The NS-Dokumentationszentrum also tells the stories of brave individuals who stood up to the Nazi regime, including siblings Hans and Sophie Scholl and Christoph Probst. Students from the University of Munich, they formed part of a peaceful resistance movement called the White Rose and spoke out using graffiti and hand-printed pamphlets, the first of which implored, ‘Do not forget that every nation deserves the government that it endures’. In 1943, the trio were arrested after Sophie was seen throwing a pile of pamphlets from a balcony into the square below at the university. They were convicted of high treason and executed hours later.

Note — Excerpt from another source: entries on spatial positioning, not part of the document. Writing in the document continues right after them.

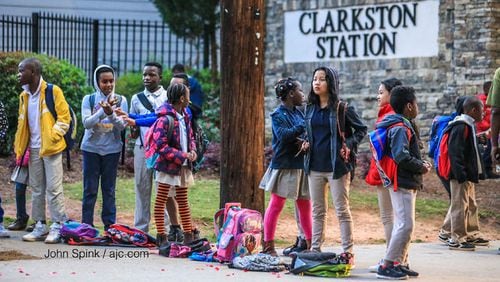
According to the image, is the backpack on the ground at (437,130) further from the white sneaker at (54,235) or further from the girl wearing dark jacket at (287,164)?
the white sneaker at (54,235)

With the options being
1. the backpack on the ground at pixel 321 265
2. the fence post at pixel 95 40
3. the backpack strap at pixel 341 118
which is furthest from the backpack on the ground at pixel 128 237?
the fence post at pixel 95 40

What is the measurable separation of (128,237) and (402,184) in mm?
2996

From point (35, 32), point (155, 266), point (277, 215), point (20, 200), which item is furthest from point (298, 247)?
point (35, 32)

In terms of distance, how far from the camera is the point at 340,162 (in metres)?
9.28

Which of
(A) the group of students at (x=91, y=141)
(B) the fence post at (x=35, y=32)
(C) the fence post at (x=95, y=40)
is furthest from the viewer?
(C) the fence post at (x=95, y=40)

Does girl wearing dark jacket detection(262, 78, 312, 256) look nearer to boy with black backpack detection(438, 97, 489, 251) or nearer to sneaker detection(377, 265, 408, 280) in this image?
sneaker detection(377, 265, 408, 280)

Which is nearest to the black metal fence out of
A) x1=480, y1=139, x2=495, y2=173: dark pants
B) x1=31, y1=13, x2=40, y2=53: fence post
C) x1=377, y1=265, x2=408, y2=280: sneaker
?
x1=31, y1=13, x2=40, y2=53: fence post

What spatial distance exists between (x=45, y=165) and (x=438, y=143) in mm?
4069

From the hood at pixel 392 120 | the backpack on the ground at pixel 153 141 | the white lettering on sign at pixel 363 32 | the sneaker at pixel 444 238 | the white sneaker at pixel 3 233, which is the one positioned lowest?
the sneaker at pixel 444 238

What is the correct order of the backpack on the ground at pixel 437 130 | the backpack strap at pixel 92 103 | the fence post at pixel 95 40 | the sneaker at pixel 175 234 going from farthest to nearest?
the fence post at pixel 95 40
the backpack on the ground at pixel 437 130
the backpack strap at pixel 92 103
the sneaker at pixel 175 234

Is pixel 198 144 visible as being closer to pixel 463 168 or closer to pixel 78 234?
pixel 78 234

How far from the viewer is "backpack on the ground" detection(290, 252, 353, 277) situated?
8.91 metres

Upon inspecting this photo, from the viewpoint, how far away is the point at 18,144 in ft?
36.2

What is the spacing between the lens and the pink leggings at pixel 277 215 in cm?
1004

From the NS-Dokumentationszentrum, it’s a 20-minute stroll to Geschwister-Scholl-Platz, where the siblings and their friend are commemorated with a subtle and poignant tribute: the White Rose Memorial sees a scattering of bronze replica leaflets embedded on cobblestones in front of the university building where the students were arrested. Geschwister-Scholl-Platz is in the heart of Schwabing, long known as Munich’s bohemian and artistic district. It was the epicentre of European arts in the 19th century, before the avant-garde moved to Berlin and Hitler manipulated the city’s artistic legacy to suit his own ideology: decreeing it the capital of German Art – an intrinsically racist proposition – while rejecting modern art as degenerate. Today, you can nonetheless spot its trendsetting legacy in the many beautiful Jugendstil (Art Nouveau) houses that still exist in the area. The dust has settled on Schwabing to reveal an attractive neighbourhood with an alternative undercurrent and plenty of spots to sip coffee and ponder in.

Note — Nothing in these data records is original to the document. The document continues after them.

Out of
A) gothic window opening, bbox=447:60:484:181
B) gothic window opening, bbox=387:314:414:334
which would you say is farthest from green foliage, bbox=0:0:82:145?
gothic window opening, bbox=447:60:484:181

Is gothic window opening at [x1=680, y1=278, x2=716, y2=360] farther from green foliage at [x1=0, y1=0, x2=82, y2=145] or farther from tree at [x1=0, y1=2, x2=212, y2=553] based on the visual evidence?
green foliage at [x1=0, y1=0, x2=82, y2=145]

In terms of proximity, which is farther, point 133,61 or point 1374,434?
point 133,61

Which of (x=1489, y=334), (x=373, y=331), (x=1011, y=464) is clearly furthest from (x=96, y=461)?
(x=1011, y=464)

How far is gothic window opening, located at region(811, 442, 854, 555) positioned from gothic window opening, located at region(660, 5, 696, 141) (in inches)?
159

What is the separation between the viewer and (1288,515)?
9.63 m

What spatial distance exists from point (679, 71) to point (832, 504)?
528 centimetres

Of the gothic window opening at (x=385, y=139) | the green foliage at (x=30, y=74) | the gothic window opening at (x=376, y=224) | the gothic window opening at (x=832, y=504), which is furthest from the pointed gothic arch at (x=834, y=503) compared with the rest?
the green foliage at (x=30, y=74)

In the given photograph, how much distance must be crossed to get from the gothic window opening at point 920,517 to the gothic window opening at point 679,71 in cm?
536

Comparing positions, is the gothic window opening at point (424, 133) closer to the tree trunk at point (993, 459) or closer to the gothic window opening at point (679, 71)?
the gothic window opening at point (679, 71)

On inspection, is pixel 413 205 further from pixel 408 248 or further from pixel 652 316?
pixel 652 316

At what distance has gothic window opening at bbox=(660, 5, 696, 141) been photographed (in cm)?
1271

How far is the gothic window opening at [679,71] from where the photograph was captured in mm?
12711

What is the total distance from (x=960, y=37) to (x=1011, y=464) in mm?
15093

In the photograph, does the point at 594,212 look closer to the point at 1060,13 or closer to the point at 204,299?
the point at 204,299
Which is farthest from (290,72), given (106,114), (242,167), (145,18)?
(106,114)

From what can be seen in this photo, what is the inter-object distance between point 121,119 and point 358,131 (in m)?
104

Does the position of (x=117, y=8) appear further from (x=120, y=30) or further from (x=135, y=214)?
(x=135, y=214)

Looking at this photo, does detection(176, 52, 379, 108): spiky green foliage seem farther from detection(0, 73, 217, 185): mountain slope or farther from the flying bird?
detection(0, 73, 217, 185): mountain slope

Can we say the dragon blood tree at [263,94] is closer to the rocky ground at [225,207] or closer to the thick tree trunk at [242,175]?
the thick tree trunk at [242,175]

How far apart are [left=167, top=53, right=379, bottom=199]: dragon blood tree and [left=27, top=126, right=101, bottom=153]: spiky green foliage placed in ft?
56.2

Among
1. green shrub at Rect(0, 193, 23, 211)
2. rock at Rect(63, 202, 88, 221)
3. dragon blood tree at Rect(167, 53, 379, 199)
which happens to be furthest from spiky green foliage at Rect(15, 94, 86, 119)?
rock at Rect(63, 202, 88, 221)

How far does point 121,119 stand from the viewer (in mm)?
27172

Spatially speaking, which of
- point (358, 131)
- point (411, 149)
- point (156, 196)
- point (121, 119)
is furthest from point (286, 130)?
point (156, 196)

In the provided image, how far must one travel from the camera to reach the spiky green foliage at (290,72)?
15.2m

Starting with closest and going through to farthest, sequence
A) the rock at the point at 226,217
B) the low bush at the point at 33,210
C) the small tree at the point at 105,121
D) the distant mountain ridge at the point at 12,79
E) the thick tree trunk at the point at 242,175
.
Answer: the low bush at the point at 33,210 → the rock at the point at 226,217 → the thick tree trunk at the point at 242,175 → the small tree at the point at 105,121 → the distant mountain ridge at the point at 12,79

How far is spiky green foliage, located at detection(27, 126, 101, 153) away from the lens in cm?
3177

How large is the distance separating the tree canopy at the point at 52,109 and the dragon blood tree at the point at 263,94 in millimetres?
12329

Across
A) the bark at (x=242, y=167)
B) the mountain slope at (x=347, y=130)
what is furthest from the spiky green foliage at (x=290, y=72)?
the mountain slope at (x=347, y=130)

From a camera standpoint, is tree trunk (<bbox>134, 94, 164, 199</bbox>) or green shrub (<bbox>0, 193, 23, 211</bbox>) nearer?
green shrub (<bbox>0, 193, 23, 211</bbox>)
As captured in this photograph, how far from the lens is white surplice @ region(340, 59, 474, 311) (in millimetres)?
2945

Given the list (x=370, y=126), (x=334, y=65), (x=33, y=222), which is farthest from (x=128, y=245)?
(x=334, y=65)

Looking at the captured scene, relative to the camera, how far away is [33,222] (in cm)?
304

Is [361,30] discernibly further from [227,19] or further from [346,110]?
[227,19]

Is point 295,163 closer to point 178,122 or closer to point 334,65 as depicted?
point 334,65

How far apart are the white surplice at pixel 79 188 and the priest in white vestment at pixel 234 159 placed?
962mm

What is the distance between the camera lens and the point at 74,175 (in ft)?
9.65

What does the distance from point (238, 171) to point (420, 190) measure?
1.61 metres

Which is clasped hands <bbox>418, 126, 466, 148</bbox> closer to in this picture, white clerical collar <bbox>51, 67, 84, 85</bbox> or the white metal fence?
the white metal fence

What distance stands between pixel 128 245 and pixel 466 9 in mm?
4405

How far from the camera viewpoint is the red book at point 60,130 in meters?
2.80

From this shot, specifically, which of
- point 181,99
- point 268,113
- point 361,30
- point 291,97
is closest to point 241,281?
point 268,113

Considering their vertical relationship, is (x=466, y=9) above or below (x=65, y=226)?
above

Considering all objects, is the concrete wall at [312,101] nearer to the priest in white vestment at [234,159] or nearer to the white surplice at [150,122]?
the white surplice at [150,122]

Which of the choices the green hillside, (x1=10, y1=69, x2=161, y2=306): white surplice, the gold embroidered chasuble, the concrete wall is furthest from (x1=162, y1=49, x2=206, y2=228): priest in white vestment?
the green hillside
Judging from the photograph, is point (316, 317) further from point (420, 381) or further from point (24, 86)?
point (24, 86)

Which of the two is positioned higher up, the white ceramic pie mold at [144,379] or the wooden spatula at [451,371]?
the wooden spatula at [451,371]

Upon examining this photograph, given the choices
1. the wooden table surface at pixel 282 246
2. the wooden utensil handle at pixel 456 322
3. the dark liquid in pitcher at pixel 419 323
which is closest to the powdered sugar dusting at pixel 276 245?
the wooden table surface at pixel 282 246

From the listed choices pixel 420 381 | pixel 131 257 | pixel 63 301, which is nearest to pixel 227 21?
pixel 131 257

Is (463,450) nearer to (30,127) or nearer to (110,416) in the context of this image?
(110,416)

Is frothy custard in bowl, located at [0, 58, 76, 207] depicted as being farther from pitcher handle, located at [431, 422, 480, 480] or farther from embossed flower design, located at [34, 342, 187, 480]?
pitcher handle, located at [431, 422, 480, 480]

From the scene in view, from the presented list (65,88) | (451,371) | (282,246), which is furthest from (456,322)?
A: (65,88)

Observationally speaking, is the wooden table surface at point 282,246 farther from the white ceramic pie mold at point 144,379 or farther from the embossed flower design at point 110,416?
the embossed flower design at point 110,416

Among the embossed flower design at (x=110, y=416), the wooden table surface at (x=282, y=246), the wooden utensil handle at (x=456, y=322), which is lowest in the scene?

In the months after I meet him in his office on the top floor of the NS-Dokumentationszentrum, Professor Nerdinger retires. An architectural historian by trade whose father, the graphic designer Eugen Nerdinger, was also a resistance fighter, Nerdinger has campaigned to establish a documentation centre of this kind in Munich since the late ’80s. Other cities in Germany, including Berlin, Cologne and Nuremberg set examples, but Munich – voted the world’s most livable city by Monocle in 2018 and slowly but surely shedding its conservative image – dragged its heels.
“I always said the city has a responsibility because everything started here,” Nerdinger explains. “But it took another generation – almost 25 years – because there were so many obstacles here in Munich set by different groups, politicians, families and so on. But at last we have the building… it took a long time!”
And yet it seems so timely now, a century on from when Hitler first entered politics. This landmark white cube that confronts a dark past feels as relevant and essential today as it ever could.
Getting there
Etihad offers one-stop flights to Munich from Brisbane, Sydney and Melbourne.
Playing there
The Munich Documentation Centre for the History of National Socialism is open 10am–7pm Tuesday to Sunday, and on public holiday Mondays. Admission costs €5 ($8) for adults and €2.50 ($4) concessions; it’s free for under 18s, school pupils and students in groups. Use of media guides and a smartphone app is free of charge, as is access to the learning centre.
The NS-Dokumentationszentrum is located a four-minute walk from Königsplatz metro station.